In the Wild West frontier of America, mining magnate Bartholomew Bogue (Peter Sarsgaard) takes what he pleases. When he plans to forcefully evict a town of colonists, they turn to the only help they can find – rogue warrant officer Sam Chisholm (Denzel Washington) and any muscle he can rustle up.
The screenplay by Nic Pizzolatto (of True Detective fame) and Richard Wenk claims its heritage in Akira Kurosawa’s masterpiece Seven Samurai, but takes only the core conceit of that film on board. Its greatest achievement is in casting, with an African-American man at front and centre, a character on whom no one casts racial aspersions. A true oddity for a Western, perhaps, but a welcome one.
Our seven are a diverse bunch, including knife-throwing badass Billy Rocks (Byung-Hun Lee) and Comanche initiate Red Harvest (Martin Sensmeier). By the by, how refreshing is it that a Native American role is actually filled by a Native American actor? Mexican Vasquez (Manuel Garcia-Rulfo) cops the racist banter, generally direct from the mouth of gunslinging card-shark Josh Faraday (Chris Pratt), but it comes across as innocent enough.
The rest is spit and polish, with little true soul. Clocking in at 133 minutes, Pizzolatto and Fuqua still fail to effectively develop their cast of characters in time for us to care about their fates. They exist as sketches – believable and fun, but hardly complex.

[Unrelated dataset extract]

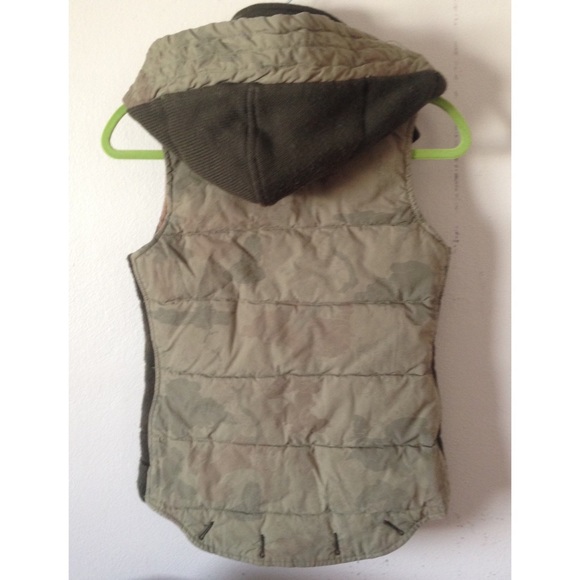 ️Da-Nang Surplus Indo Chine Vest XS $286 - Picture 2 of 3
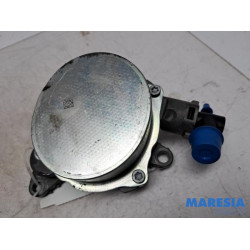 Opel - Vivaro - Vacuum pump (diesel)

Pratt’s Faraday, for example, is too similar to his “charming rogue” turns in other summer blockbusters, and Vincent D’Onofrio’s oddball trapper proves again that the esteemed character actor has seen better days. Bogue’s motivations for murder are less grounded, his mannerisms cartoonish. The irony is that all of the titular swords-for-hire from Takashi Miike’s 13 Assassins (another adaptation of the same story) felt more rounded and captivating, despite there being a lot more of them.
Once Bogue’s army finally shows up and the action kicks in, there’s a half-hour of competent action. Every choice feels safe: it’s worth reiterating that this is a remake of a remake that broke with convention and laid the foundations of a genre. For Fuqua to lowball it and create such a forgettable theme-park western is a shame, given that Kurosawa’s name still graces the credits.
It’s the last two minutes in particular that nearly break the film, with a finale that features horrible, unnecessary narration, the theme music from the original and a grotesque shoe-horning in of the title. It should never have made the cut.
Fuqua’s latest is no Southpaw, thankfully, but never adds up to the sum of its parts. It succeeds only as popcorn fare – satisfying while it lasts, but soon forgotten, and far from magnificent.